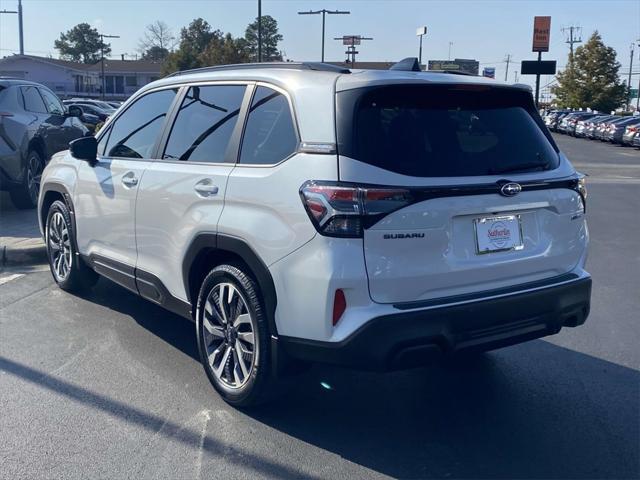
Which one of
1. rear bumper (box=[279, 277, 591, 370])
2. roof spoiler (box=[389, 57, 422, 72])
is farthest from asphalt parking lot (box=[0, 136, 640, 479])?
roof spoiler (box=[389, 57, 422, 72])

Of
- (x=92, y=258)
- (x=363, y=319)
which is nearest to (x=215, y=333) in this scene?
(x=363, y=319)

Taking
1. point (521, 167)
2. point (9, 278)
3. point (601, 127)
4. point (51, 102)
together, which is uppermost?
point (51, 102)

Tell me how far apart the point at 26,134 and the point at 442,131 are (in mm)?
8029

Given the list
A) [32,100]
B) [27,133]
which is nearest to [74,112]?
[32,100]

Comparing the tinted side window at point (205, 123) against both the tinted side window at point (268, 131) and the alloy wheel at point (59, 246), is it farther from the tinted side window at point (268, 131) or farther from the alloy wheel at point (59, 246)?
the alloy wheel at point (59, 246)

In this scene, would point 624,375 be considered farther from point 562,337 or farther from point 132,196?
point 132,196

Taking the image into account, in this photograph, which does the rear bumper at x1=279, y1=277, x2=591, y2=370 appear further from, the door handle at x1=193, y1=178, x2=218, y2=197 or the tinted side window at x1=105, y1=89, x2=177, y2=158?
the tinted side window at x1=105, y1=89, x2=177, y2=158

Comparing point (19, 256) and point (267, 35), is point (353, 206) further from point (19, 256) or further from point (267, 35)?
point (267, 35)

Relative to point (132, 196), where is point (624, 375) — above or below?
below

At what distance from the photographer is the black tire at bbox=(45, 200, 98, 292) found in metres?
6.25

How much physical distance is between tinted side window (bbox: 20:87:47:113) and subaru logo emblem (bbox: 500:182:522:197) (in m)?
8.67

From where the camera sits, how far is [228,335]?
4.31 metres

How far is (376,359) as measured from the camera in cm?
353

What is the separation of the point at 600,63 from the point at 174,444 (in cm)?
7601
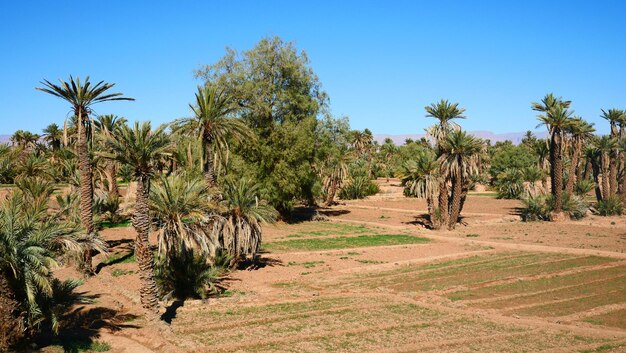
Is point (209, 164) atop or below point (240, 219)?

Short exercise —
Change "rear bumper" to "back bumper" in the rows between the line holding "Comparing the tinted" and the end of the rows, inclusive, and give those lines back otherwise unaltered. Leave the pictures out.

Exercise response —
Comparing the tinted side window at point (205, 123) against both the tinted side window at point (268, 131) and the alloy wheel at point (59, 246), is it farther from the tinted side window at point (268, 131) or farther from the alloy wheel at point (59, 246)?
the alloy wheel at point (59, 246)

In this scene, would point 624,375 be considered farther from point 562,337 or farther from point 132,196?
point 132,196

Taking the image into account, in this photograph, which does the back bumper at x1=279, y1=277, x2=591, y2=370 appear further from, the door handle at x1=193, y1=178, x2=218, y2=197 or the tinted side window at x1=105, y1=89, x2=177, y2=158?
the tinted side window at x1=105, y1=89, x2=177, y2=158

Comparing point (19, 256) and point (267, 35), is point (353, 206) further from point (19, 256) or further from point (267, 35)?
point (267, 35)

Relative to point (132, 196), where is point (624, 375) — above or below?
below

At what distance from the photographer is the black tire at bbox=(45, 200, 98, 292) found in metres?
6.25

How much physical distance is between tinted side window (bbox: 20:87:47:113) and subaru logo emblem (bbox: 500:182:522:197) (in m)?
8.67

From where the camera sits, how far is [228,335]?
4.31 metres

How far is (376,359) as measured from the camera in cm?
353

What is the separation of the point at 600,63 from the point at 174,444 (in cm)?
7601
Is point (209, 164) atop or below point (240, 219)?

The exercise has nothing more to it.